Please rewrite the records below, swapping every "glass dome building" for "domed glass structure" and keeping everything else the same. Leave the pictures out of your answer.

══════════

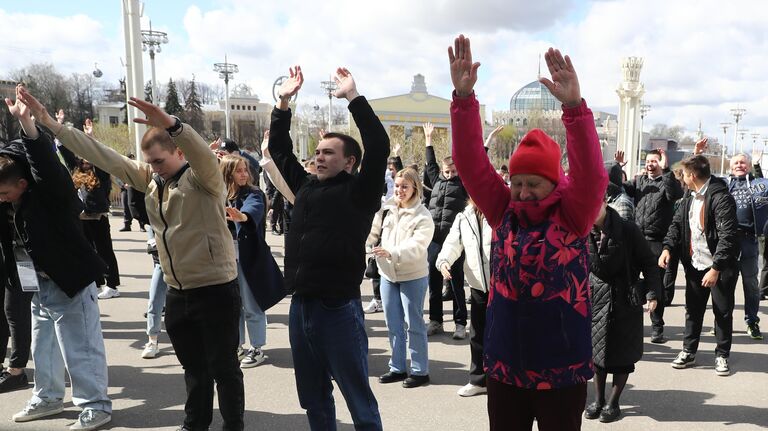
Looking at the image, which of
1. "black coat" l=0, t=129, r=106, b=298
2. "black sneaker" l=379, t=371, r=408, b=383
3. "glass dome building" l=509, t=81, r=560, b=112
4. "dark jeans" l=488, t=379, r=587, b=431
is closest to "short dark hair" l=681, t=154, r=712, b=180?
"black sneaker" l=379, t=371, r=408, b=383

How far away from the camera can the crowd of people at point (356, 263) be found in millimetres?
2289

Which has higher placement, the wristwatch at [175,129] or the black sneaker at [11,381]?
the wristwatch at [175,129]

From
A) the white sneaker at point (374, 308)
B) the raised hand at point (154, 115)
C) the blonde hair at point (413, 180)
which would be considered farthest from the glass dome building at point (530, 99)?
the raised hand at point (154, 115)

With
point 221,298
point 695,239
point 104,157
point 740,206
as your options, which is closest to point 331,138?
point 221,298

══════════

SOLUTION TO THIS EXERCISE:
Looking at the image, which of
1. "black coat" l=0, t=129, r=106, b=298
2. "black sneaker" l=379, t=371, r=408, b=383
3. "domed glass structure" l=509, t=81, r=560, b=112
4. "dark jeans" l=488, t=379, r=587, b=431
is closest to "short dark hair" l=681, t=154, r=712, b=180?
"black sneaker" l=379, t=371, r=408, b=383

How far away from the camera can the crowd of people at point (356, 263) be found in millimetres?
2289

Which has higher placement, the wristwatch at [175,129] or the black sneaker at [11,381]?
the wristwatch at [175,129]

From
A) the white sneaker at point (374, 308)
B) the raised hand at point (154, 115)
C) the blonde hair at point (413, 180)
which would be considered farthest from the domed glass structure at point (530, 99)?
the raised hand at point (154, 115)

With
point 221,298
point 695,239
point 104,157
point 740,206
as your options, which is closest to point 331,138?
point 221,298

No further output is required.